Collected data:
◆ ◆ ◆ ◆

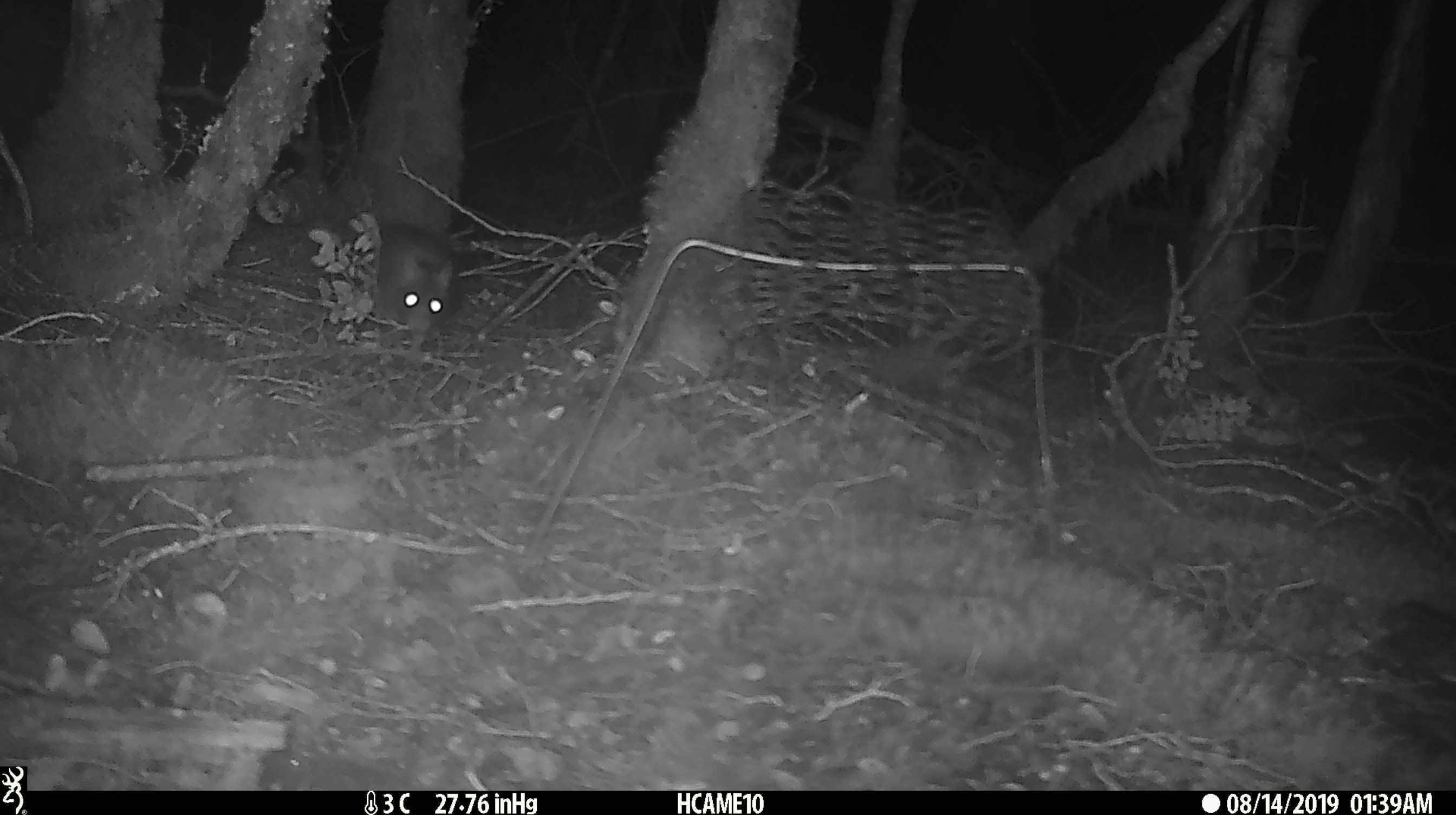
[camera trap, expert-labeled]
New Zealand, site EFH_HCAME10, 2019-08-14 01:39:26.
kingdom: Animalia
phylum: Chordata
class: Mammalia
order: Rodentia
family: Muridae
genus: Rattus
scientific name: Rattus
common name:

◆ ◆ ◆ ◆

Return every entry above word for word, leaving pictures out.

**Result**
[camera trap, expert-labeled]
New Zealand, site EFH_HCAME10, 2019-08-14 01:39:26.
kingdom: Animalia
phylum: Chordata
class: Mammalia
order: Rodentia
family: Muridae
genus: Rattus
scientific name: Rattus
common name:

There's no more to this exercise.